Provided passage
-- BEGIN --
LinuxLists.cc - question: re-try of operations in PNFS

2018-05-17 20:43:36

Subject: question: re-try of operations in PNFS

Hi Trond,

Is there a reason why an rpc connection to the DS is set to timeout
requests instead of waiting until the reply from the server ? Requests
to DS timeout in 10sec and are resent to MDS.

Thank you.

2018-05-22 20:44:22

by Mkrtchyan, Tigran

[permalink] [raw]

Subject: Re: question: re-try of operations in PNFS

Hi Olga,

we saw similar issues with early version of RHEL6 kernels, but this was fixed in the later version.
and it's possible now to set timeout with

dataserver_timeo and dataserver_retrans

bugzilla: https://bugzilla.redhat.com/show_bug.cgi?id=1175413

Which which kernel do you observe it?

Regards,
Tigran.

----- Original Message -----
> From: "Olga Kornievskaia" <[email protected]>
> To: "linux-nfs" <[email protected]>
> Sent: Thursday, May 17, 2018 10:43:34 PM
> Subject: question: re-try of operations in PNFS

> Hi Trond,
>
> Is there a reason why an rpc connection to the DS is set to timeout
> requests instead of waiting until the reply from the server ? Requests
> to DS timeout in 10sec and are resent to MDS.
>
> Thank you.
> --
> To unsubscribe from this list: send the line "unsubscribe linux-nfs" in
> the body of a message to [email protected]
> More majordomo info at http://vger.kernel.org/majordomo-info.html

2018-05-22 20:46:00

by Olga Kornievskaia

[permalink] [raw]

Subject: Re: question: re-try of operations in PNFS

On Tue, May 22, 2018 at 4:34 PM, Mkrtchyan, Tigran
<[email protected]> wrote:
> Hi Olga,
>
> we saw similar issues with early version of RHEL6 kernels, but this was fixed in the later version.
> and it's possible now to set timeout with
>
> dataserver_timeo and dataserver_retrans
>
> bugzilla: https://bugzilla.redhat.com/show_bug.cgi?id=1175413
>
> Which which kernel do you observe it?

Upstream kernel. But I'm arguing that there shouldn't be a need to
specify a dataserver_timeo because it shouldn't timeout at all just
like MDS operations.

Also curiously, "man nfs" doesn't list "datasever_timeo" option and
when I try to use it on a RHEL7.4 machine it says incorrect option.
Also grep thru the upstream kernel code for "dataserver_timeo" is
empty too.

>
> Regards,
> Tigran.
>
> ----- Original Message -----
>> From: "Olga Kornievskaia" <[email protected]>
>> To: "linux-nfs" <[email protected]>
>> Sent: Thursday, May 17, 2018 10:43:34 PM
>> Subject: question: re-try of operations in PNFS
>
>> Hi Trond,
>>
>> Is there a reason why an rpc connection to the DS is set to timeout
>> requests instead of waiting until the reply from the server ? Requests
>> to DS timeout in 10sec and are resent to MDS.
-- END --
Listing
-- BEGIN --
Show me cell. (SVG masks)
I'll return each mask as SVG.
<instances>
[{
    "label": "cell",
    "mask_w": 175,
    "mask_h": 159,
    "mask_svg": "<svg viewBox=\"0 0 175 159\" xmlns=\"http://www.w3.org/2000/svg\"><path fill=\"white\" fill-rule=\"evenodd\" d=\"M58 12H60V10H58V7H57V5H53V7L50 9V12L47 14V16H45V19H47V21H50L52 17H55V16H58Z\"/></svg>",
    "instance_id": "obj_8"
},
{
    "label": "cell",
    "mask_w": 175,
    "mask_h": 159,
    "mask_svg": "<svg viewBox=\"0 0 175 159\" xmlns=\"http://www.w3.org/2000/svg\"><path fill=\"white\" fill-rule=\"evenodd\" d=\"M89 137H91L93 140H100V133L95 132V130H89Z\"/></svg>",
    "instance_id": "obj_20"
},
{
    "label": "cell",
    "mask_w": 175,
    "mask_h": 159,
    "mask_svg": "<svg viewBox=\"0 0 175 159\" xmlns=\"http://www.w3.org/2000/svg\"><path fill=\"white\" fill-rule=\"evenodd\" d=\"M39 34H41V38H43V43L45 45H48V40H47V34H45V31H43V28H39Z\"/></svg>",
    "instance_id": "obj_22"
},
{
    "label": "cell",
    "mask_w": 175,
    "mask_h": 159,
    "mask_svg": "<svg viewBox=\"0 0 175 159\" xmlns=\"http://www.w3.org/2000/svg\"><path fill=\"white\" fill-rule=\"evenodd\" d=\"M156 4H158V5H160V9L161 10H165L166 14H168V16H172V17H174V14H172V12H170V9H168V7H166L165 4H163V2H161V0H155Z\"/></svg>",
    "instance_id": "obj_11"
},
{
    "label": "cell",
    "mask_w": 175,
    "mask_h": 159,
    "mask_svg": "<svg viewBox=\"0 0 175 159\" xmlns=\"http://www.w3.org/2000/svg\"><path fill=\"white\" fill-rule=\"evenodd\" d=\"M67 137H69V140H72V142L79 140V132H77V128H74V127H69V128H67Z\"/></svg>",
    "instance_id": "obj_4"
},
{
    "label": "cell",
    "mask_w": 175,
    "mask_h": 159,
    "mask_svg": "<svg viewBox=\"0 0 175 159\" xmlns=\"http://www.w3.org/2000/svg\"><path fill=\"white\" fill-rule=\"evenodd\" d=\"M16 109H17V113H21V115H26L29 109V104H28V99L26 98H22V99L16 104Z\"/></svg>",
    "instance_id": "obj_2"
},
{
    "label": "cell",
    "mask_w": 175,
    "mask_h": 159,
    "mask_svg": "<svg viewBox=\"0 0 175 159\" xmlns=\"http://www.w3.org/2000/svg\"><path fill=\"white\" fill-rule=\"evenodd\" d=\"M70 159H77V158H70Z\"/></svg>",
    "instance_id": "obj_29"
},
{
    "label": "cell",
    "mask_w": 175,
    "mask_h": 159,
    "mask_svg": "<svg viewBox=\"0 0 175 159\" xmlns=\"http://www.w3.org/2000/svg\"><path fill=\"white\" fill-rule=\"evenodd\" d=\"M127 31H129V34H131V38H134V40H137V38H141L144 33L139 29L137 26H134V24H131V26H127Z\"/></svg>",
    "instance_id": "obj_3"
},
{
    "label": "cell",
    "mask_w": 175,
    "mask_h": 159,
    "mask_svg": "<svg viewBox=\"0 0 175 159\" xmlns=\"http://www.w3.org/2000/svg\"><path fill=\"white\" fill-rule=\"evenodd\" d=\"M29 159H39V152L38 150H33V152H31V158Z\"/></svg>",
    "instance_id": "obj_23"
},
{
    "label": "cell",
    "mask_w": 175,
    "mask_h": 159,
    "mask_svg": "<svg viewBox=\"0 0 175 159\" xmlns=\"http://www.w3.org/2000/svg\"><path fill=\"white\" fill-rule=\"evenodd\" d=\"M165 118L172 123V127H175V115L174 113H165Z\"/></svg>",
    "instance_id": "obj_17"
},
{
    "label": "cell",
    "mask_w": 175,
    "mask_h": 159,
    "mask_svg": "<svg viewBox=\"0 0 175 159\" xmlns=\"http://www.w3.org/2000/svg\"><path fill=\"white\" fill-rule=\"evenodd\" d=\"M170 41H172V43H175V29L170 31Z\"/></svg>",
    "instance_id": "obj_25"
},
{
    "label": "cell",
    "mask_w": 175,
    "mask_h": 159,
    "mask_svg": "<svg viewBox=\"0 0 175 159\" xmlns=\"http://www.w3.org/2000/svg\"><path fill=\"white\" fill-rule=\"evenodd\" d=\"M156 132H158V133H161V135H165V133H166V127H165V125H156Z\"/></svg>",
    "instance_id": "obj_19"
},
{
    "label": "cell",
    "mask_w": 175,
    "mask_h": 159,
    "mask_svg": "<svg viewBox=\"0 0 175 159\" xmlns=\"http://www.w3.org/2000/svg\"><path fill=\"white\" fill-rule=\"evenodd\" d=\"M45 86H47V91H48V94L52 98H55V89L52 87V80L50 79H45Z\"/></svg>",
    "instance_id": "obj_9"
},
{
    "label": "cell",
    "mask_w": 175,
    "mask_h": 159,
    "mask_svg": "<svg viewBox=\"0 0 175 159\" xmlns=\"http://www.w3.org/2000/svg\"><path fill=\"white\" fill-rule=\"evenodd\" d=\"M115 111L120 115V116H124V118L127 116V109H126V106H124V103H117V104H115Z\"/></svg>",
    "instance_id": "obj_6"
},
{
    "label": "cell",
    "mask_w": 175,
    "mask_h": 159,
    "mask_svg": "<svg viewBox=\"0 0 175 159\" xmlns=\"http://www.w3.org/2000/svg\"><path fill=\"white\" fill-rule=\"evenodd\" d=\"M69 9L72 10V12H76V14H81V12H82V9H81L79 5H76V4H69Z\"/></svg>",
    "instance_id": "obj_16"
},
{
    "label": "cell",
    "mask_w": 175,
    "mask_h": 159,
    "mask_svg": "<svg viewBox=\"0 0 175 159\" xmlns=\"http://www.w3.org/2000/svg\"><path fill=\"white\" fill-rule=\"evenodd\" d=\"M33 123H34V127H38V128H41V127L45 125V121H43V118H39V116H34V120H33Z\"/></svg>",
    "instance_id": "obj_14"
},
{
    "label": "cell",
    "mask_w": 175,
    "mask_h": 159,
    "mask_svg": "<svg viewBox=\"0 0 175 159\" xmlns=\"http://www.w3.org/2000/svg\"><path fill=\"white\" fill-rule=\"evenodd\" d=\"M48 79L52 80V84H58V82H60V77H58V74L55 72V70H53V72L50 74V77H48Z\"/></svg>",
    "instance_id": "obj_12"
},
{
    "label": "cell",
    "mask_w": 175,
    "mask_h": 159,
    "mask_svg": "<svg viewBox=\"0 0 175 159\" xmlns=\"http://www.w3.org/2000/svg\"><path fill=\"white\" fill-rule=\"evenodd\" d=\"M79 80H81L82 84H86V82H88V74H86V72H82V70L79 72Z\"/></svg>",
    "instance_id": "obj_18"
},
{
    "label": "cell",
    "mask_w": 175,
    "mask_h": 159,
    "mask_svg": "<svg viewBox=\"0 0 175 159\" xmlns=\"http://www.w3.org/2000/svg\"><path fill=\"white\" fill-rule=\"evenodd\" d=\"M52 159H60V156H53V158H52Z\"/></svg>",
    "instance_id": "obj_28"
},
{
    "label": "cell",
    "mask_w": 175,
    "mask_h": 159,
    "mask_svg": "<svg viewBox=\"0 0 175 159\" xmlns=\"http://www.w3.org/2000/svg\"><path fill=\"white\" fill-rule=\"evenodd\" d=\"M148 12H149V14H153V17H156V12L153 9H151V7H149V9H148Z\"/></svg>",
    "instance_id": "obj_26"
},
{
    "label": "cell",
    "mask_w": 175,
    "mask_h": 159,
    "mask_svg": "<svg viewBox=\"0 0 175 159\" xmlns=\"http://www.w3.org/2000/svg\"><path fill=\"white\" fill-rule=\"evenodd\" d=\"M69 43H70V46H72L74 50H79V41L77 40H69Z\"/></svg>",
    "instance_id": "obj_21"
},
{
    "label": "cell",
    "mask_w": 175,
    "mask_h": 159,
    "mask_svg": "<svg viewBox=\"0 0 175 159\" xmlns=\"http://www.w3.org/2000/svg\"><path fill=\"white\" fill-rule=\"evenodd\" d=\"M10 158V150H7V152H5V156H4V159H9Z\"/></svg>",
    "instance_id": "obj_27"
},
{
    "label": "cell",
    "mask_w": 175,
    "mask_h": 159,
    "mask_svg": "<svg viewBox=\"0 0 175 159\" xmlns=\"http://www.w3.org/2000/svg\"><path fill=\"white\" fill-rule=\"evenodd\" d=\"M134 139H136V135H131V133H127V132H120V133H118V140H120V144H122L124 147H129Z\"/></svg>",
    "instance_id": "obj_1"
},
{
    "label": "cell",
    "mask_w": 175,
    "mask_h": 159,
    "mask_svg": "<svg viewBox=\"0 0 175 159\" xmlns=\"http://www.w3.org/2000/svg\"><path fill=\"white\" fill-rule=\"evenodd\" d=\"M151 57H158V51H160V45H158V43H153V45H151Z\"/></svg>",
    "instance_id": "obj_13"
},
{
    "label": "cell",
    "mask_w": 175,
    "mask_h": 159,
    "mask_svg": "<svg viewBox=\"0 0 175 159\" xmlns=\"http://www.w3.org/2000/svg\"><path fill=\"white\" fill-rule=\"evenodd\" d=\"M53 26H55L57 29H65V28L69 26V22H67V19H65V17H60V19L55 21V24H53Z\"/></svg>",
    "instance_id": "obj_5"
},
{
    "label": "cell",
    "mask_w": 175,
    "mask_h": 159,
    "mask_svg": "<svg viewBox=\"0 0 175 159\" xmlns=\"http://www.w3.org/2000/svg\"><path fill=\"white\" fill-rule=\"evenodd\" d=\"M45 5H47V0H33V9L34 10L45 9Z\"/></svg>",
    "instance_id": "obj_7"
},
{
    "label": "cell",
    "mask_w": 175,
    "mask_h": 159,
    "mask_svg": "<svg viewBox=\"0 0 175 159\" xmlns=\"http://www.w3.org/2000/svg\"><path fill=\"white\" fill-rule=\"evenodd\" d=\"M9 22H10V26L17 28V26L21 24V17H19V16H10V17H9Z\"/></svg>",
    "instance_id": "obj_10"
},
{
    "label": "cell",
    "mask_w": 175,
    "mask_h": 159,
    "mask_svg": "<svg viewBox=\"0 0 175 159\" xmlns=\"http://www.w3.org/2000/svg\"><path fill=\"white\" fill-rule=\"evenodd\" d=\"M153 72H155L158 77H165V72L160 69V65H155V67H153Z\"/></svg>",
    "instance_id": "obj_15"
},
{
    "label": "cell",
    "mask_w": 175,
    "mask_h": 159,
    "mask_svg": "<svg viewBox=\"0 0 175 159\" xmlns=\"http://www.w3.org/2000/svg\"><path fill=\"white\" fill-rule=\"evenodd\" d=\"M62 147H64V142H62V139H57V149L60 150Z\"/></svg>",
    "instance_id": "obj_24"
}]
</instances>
-- END --
-- BEGIN --
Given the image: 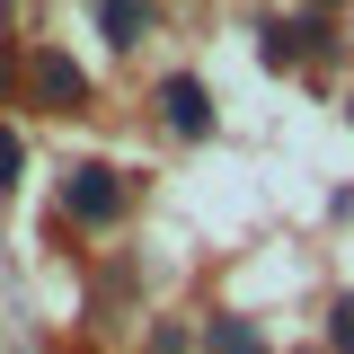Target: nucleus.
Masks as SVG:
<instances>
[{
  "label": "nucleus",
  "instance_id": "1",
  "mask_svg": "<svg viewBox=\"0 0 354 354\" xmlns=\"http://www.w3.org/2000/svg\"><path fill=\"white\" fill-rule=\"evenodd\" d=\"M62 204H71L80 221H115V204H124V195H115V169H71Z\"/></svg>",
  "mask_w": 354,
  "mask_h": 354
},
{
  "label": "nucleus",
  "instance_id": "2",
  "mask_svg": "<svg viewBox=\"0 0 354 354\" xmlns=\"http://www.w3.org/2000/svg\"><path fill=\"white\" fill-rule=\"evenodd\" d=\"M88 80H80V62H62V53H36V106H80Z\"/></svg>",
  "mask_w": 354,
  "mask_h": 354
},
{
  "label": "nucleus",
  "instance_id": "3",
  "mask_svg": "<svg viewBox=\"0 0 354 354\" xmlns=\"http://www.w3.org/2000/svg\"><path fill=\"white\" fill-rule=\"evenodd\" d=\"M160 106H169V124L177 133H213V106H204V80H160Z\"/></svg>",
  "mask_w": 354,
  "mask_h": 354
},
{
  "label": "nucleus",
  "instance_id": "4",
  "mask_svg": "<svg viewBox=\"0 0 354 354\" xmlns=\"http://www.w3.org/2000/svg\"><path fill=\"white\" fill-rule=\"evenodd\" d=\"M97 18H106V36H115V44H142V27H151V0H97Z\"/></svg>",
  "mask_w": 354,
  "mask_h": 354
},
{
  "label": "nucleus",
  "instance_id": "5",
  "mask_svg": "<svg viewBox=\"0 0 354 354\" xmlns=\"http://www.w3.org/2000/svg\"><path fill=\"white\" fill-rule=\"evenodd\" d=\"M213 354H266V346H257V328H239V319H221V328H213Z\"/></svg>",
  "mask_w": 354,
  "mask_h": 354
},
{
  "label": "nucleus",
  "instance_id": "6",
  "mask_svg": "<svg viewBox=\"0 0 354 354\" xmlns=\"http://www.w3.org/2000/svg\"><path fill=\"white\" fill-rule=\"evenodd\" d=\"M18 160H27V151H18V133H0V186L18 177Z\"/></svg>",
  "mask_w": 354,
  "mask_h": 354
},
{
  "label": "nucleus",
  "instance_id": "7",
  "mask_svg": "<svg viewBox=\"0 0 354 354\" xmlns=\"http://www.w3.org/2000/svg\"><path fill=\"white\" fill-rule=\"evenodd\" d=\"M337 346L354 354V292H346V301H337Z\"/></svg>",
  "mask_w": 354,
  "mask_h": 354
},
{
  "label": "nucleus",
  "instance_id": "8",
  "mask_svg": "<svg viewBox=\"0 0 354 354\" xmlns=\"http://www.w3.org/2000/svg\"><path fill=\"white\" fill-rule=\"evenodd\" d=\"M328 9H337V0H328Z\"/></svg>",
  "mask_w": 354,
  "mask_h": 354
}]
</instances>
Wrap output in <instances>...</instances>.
-- END --
Set tasks
(1) Turn the pNFS thread's paragraph that begins "Also curiously, "man nfs" doesn't list" into a short bulleted list that keeps its main facts.
(2) Give every date-and-time stamp that heads a post in the pNFS thread.
(3) Carry on the pNFS thread from its last line.
The data plays no part in what follows.

Responses per task
(1)
- The option does not appear in "man nfs."
- On a RHEL7.4 machine, trying to use it gives an incorrect option error.
- Searching the upstream kernel code for "dataserver_timeo" finds nothing.

(2)
- 2018-05-17 20:43:36
- 2018-05-22 20:44:22
- 2018-05-22 20:46:00

(3)
>>
>> Thank you.
>> --
>> To unsubscribe from this list: send the line "unsubscribe linux-nfs" in
>> the body of a message to [email protected]
>> More majordomo info at http://vger.kernel.org/majordomo-info.html

2018-05-22 21:01:10

by Mkrtchyan, Tigran

[permalink] [raw]

Subject: Re: question: re-try of operations in PNFS

Agree, there shouldn't be an extra option for that and probably fresher kernels have dropped
that option. If I recall correctly, the options was there to protect client from pnfs bugs. E.g.
fall back to MDS if it thinks that something went wrong and client happy.

I haven't seen that problem for quite some time. However on modern kernels (and RHEL 7) we prefer
to use flexfiles pnfs layout. One of the reasons is the option to avoid io through mds.

I will try to reproduce it.

Regards,
Tigran.

----- Original Message -----
> From: "Olga Kornievskaia" <[email protected]>
> To: "Tigran Mkrtchyan" <[email protected]>
> Cc: "linux-nfs" <[email protected]>
> Sent: Tuesday, May 22, 2018 10:45:59 PM
> Subject: Re: question: re-try of operations in PNFS

> On Tue, May 22, 2018 at 4:34 PM, Mkrtchyan, Tigran
> <[email protected]> wrote:
>> Hi Olga,
>>
>> we saw similar issues with early version of RHEL6 kernels, but this was fixed in
>> the later version.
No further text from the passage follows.